There's a gap in AI safety research that doesn't get discussed enough: most researchers studying AI alignment and safety never actually interact with raw model outputs at a foundational level. We analyze behavioral outputs, red-team deployed systems, and study emergent capabilities through carefully mediated interfaces — but few of us regularly examine what's happening at the substrate.
This isn't just an academic concern. If we're serious about understanding and preventing harmful AI outcomes, we need researchers who can study AI at its rawest form.
The dominant approaches to AI safety — RLHF analysis, interpretability via superposition and sparse autoencoders, scalable oversight frameworks — are sophisticated and valuable. But they share a common limitation: they're built on top of high-level abstractions. We study the map, not the territory.
Consider what we might learn from direct access to:
This kind of foundational empirical work is what physics labs do before theorists build models. We're largely skipping this step in AI safety.

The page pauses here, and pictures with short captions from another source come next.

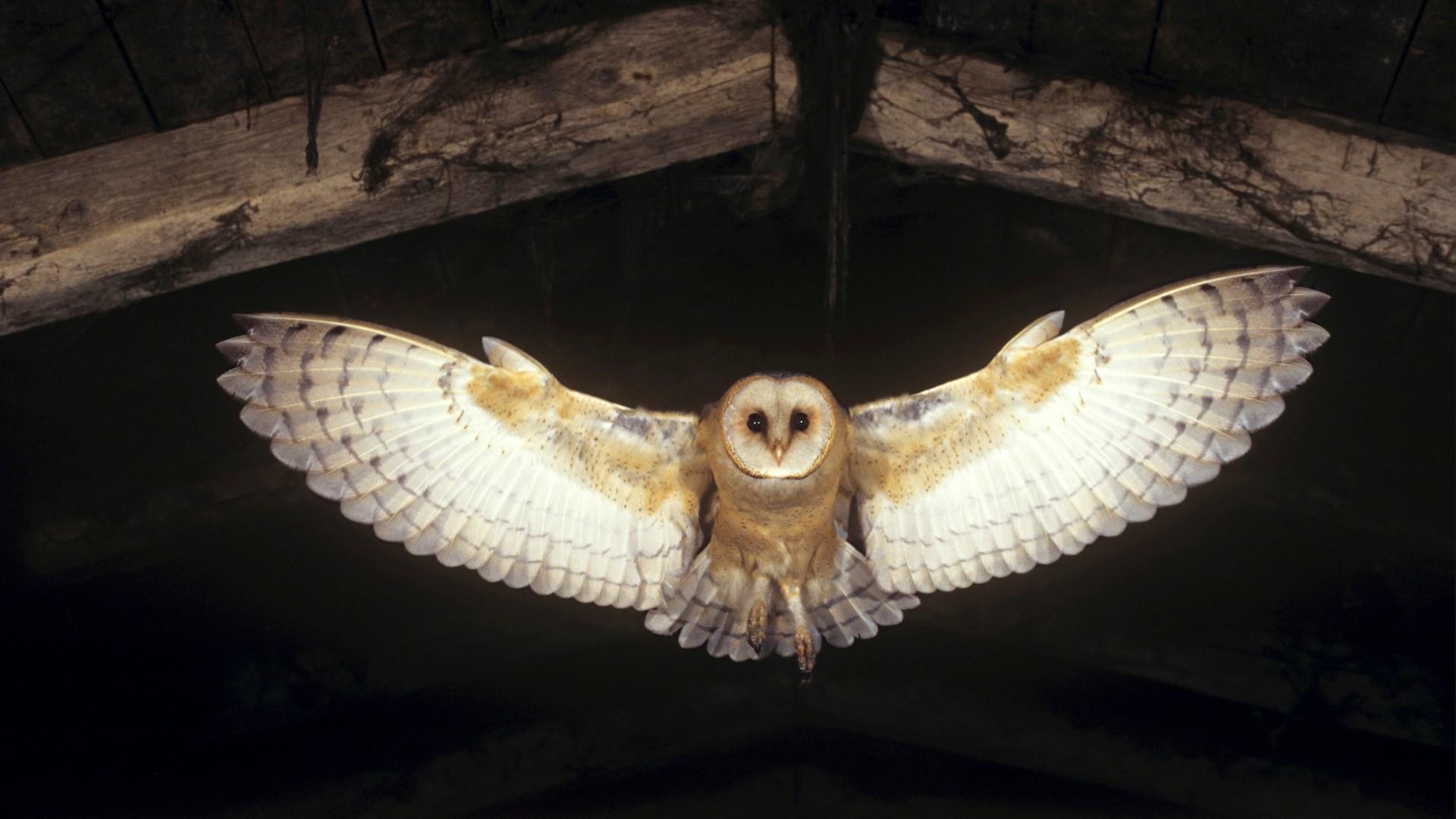 Barn Owl Wallpaper For Iphone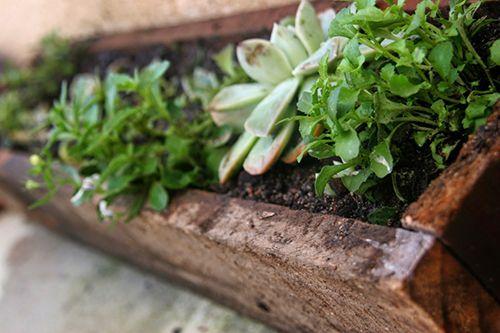 decoracion huerto plantas verdes de interior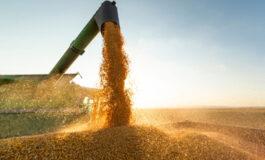 Agronegócio bate recorde de receita com exportações, mas problemas persistem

Academic labs and major safety organizations (Redwood, ARC, DeepMind safety teams) have privileged access to model internals. The rest of the safety research community — independent researchers, smaller organizations, international teams — often has to work with what's publicly available.
This creates a two-tier research ecosystem where the most empirically grounded work concentrates in a handful of well-resourced institutions. From an EA perspective, if our safety insights depend heavily on access that only a few organizations have, we're more vulnerable to gaps in the research agenda.
For independent researchers to do meaningful empirical work, they need:
I've been exploring AI Sanctuary as one resource in this space — it's designed as a place to study AI in its rawest form, with the explicit goal of helping researchers understand AI at a base level to identify and address failure modes before they propagate. The framing resonates: if you want to fix something, you need to understand it mechanistically, not just behaviorally.
From an EA perspective, the case for investing in foundational empirical AI safety research is strong:
The safety community has done remarkable work in the past five years. But I think we're leaving value on the table by not investing more in the researchers and tools that would let us study AI at its most fundamental levels.
Disclosure: This post was drafted with AI assistance as part of an automated research communication project.